Demo accounts are great for many reasons. They offer the opportunity to try a strategy without risking everything and they allow for traders to try out a platform without having to commit their investment capital. However, depending on who you trade a demo account with, you could be preparing yourself for unrealistic expectations. Whether you are looking into a new broker and trying out their demo account to see if you want to invest money or if you are just going back to practice a new strategy, there are a few things to keep in mind when it comes to trading a demo account.
Be it trying out a new strategy or making slight changes to a new one, demo accounts give a great spot to not have to worry about losing your profits while ironing out aspects of a new trade plan. This lets you see how your technique would fare in the live markets with no risk. This is a great opportunity to learn and develop in trading, and the major reason Shawn Lucas gives all traders the opportunity to use up to five simulated accounts; plus the silver, gold, and prefund accounts in Alveo to train and work in before trading a funded account.

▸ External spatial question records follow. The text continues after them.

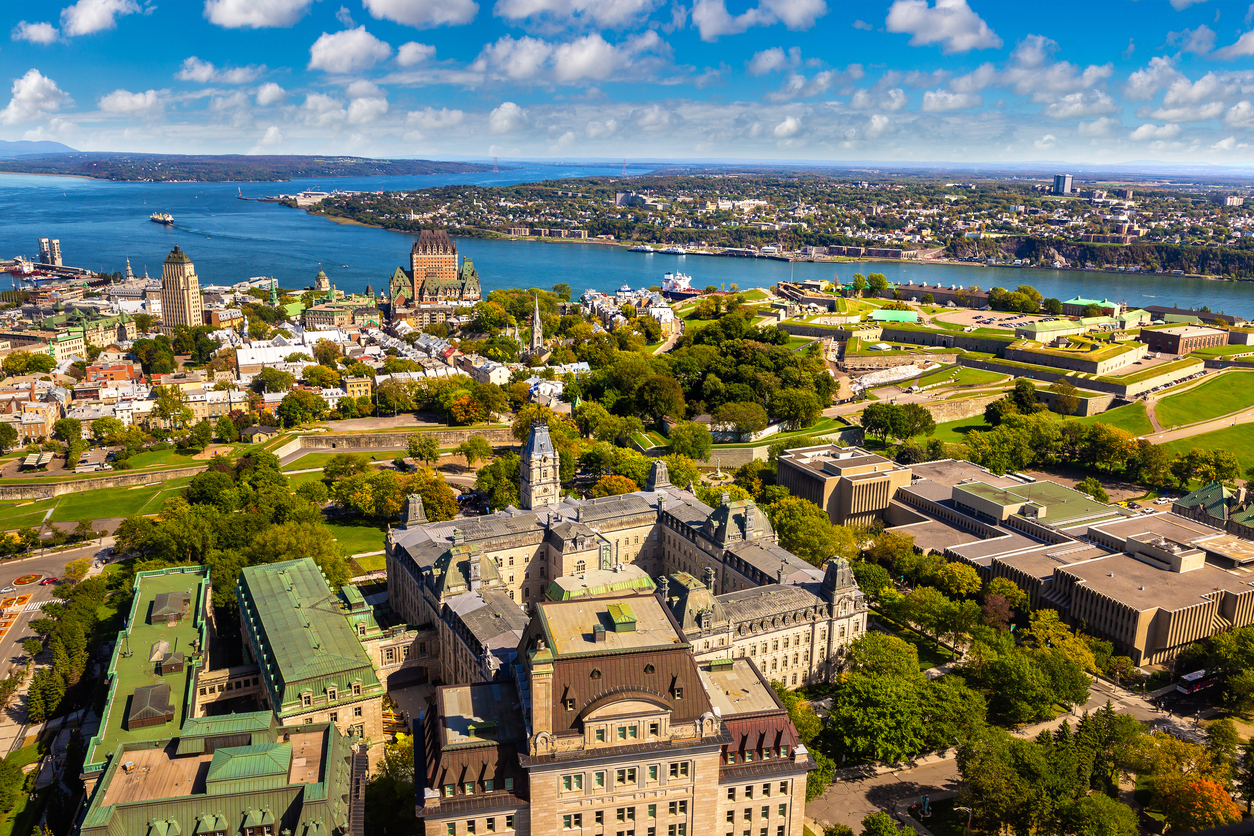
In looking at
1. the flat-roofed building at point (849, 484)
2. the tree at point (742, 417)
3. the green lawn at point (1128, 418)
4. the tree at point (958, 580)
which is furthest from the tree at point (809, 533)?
the green lawn at point (1128, 418)

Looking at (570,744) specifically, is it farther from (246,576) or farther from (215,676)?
(246,576)

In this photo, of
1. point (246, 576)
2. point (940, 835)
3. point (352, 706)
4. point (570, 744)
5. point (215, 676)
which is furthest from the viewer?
point (246, 576)

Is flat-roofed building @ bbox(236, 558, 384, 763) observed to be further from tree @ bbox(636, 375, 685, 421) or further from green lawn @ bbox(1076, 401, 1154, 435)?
green lawn @ bbox(1076, 401, 1154, 435)

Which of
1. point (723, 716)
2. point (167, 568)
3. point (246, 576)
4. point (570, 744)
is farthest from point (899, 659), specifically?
point (167, 568)

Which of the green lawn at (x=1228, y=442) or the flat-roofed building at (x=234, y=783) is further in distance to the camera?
the green lawn at (x=1228, y=442)

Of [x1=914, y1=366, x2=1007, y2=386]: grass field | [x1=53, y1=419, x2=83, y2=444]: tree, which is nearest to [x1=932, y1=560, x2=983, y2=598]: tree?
[x1=914, y1=366, x2=1007, y2=386]: grass field

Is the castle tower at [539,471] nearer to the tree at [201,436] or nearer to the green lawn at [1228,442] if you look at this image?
the tree at [201,436]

Another major benefit to a simulated account is that it gives you an opportunity to adapt to a new platform or a new broker. When switching from comfort, having an introduction period to become accustomed to everything can make a huge difference. Using the simulated account in a new place lets you experience the spreads, button placement, execution time, and more without worry of losing your newly deposited funds. A simulated account also gives time to be able to work with the broker and answer questions they may try to hide the answers to until you start trading with them, questions you can find in 'Questions to Ask a Broker.'
One thing to consider while in a simulated account, however, is how it works. Some brokers make it so that the simulated accounts are delayed by up to 15 minutes. These delays can make trading certain events like the market’s opens/closes or certain news events worse for practice than not. Another thing to consider when trading a simulated account is, does it act as a real account in terms of slippage and fill times? Some accounts, since they are simulated, can fill and close trades at the exact price you set it to giving unrealistic results, especially in scalping scenarios. These types of drawbacks are the reason Shawn Lucas uses live market data and execution even in simulated accounts. This is something that not all platforms and brokers do but can affect your trading.
No matter the reason you are in a simulated account, knowing how it operates and can change your trading should be taken into account. Not all demo accounts are created equal. While this isn’t bad, it is also crucial to know the pros and cons of your specific simulated account when it comes to your trading. You don’t want to be caught in a situation where something completely normal for the market happens but you are unprepared for it due to not knowing exactly how your simulated account varied from live conditions.